Exercise details: Write out, word for word, the rows below from the line containing "Can you tell me" through the last row, including both of those lines.

Recorded data
● ● ● ●

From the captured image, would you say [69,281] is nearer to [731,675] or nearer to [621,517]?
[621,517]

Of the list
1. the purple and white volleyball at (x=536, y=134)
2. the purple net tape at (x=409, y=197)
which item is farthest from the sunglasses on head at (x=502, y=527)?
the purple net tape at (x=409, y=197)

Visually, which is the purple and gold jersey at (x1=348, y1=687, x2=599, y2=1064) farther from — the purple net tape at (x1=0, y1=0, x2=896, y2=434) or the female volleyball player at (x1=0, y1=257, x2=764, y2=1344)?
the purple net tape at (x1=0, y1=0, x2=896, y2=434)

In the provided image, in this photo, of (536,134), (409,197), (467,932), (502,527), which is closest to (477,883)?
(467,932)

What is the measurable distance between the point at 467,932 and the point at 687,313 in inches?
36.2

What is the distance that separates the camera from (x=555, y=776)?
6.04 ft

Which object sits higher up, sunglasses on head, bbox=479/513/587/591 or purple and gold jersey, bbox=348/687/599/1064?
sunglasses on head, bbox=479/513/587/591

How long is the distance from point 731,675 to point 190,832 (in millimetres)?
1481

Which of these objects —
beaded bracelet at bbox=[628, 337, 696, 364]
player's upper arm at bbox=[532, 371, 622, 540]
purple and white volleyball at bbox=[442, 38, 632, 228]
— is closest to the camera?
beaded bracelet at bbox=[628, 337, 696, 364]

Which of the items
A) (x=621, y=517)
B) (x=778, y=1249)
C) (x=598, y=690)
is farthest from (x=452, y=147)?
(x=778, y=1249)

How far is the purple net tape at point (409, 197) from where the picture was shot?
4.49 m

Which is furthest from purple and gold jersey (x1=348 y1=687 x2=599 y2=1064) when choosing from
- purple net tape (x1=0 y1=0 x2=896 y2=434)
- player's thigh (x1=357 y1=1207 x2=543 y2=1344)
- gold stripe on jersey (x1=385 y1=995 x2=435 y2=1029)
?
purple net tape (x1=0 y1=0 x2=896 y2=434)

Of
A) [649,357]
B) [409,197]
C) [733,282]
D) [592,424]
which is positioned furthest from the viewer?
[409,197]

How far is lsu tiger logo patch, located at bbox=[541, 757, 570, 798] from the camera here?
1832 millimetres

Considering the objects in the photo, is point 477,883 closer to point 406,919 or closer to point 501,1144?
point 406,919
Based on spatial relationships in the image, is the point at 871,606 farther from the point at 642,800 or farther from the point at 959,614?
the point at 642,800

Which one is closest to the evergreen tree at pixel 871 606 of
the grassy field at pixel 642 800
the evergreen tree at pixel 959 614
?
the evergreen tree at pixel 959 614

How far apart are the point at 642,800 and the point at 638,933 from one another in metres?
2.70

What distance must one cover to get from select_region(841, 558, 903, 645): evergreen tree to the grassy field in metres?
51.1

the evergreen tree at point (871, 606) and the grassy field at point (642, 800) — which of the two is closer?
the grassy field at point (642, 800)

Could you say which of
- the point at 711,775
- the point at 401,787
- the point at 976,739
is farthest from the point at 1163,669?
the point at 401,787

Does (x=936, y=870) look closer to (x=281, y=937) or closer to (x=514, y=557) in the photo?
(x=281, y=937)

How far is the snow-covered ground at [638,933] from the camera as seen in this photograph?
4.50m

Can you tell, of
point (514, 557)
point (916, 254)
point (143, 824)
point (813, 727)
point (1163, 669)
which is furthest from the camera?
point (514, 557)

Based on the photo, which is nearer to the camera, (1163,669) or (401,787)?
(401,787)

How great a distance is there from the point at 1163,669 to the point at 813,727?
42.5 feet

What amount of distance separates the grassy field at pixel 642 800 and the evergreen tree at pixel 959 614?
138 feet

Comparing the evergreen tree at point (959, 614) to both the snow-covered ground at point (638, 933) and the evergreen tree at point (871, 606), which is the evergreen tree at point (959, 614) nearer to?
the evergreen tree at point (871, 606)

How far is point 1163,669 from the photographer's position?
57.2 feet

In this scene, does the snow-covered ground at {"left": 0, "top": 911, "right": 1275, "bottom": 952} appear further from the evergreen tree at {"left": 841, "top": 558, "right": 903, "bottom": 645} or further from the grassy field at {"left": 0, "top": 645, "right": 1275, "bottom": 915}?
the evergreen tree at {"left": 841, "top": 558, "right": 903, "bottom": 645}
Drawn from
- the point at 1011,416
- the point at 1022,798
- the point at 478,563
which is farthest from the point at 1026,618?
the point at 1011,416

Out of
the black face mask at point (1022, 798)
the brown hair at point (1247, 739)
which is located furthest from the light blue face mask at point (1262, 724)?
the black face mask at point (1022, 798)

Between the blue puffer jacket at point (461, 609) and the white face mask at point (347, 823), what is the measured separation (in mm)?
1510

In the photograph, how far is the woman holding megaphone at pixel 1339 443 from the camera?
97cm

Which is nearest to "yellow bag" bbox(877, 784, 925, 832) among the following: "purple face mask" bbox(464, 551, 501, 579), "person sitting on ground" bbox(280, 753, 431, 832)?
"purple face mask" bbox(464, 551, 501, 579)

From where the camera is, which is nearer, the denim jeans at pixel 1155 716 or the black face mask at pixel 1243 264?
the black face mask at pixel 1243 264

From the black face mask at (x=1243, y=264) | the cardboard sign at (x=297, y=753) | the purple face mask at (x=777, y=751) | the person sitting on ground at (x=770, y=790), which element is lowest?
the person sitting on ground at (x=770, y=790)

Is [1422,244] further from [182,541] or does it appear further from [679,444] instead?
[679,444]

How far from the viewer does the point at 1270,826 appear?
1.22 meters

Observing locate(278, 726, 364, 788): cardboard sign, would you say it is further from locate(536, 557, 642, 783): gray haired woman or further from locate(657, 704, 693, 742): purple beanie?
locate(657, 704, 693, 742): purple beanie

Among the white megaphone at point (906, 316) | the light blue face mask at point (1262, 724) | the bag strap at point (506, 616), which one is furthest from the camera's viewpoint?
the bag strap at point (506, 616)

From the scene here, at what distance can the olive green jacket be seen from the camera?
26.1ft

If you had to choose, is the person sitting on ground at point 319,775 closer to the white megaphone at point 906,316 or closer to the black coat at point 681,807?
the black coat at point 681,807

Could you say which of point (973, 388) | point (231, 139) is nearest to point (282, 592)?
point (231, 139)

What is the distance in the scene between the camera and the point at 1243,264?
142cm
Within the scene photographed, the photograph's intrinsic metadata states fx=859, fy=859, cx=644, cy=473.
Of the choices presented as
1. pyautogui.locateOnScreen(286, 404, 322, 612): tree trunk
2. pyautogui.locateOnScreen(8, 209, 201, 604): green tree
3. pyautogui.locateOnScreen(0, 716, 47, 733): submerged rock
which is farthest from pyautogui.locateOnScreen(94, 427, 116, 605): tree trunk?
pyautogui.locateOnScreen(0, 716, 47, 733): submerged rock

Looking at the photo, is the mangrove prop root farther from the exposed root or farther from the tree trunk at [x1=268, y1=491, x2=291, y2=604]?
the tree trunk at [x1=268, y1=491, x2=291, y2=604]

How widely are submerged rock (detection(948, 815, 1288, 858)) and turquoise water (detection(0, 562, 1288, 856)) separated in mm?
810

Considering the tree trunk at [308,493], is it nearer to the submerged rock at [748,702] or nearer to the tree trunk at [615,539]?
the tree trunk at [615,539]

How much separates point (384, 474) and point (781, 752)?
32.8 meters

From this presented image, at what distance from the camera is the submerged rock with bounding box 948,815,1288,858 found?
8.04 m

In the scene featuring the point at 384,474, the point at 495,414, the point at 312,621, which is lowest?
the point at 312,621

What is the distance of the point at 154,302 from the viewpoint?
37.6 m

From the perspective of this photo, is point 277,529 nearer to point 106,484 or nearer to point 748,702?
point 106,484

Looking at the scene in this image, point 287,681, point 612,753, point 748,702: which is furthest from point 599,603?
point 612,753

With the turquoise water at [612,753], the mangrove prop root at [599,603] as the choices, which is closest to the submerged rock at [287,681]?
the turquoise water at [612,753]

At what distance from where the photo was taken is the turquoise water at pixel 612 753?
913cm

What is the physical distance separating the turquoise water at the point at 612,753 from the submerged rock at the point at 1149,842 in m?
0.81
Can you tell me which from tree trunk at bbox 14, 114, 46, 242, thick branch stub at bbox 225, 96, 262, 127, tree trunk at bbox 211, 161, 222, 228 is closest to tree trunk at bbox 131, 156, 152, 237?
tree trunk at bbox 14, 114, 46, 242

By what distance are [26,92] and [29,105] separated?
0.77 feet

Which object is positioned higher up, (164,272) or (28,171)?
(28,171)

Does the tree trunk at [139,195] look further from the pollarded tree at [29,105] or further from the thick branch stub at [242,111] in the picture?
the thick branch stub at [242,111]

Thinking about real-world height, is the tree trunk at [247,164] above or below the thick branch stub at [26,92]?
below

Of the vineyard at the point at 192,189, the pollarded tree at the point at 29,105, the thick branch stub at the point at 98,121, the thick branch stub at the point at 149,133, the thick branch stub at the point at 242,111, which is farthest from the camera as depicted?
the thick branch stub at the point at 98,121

● ● ● ●

Answer below:
Can you tell me which from tree trunk at bbox 14, 114, 46, 242, thick branch stub at bbox 225, 96, 262, 127, tree trunk at bbox 211, 161, 222, 228 is closest to tree trunk at bbox 131, 156, 152, 237?
tree trunk at bbox 14, 114, 46, 242

By what distance are [26,92] and [29,105] separated?
0.77 feet

Which object is positioned higher up, (164,272) or (28,171)?
(28,171)

Does the tree trunk at [139,195] look further from the pollarded tree at [29,105] or further from the thick branch stub at [242,111] in the picture?
the thick branch stub at [242,111]

Thinking about real-world height, is the tree trunk at [247,164] above or below the thick branch stub at [26,92]?
below

Of the vineyard at the point at 192,189, the pollarded tree at the point at 29,105, the thick branch stub at the point at 98,121, the thick branch stub at the point at 149,133, the thick branch stub at the point at 242,111, which is farthest from the camera as depicted?
the thick branch stub at the point at 98,121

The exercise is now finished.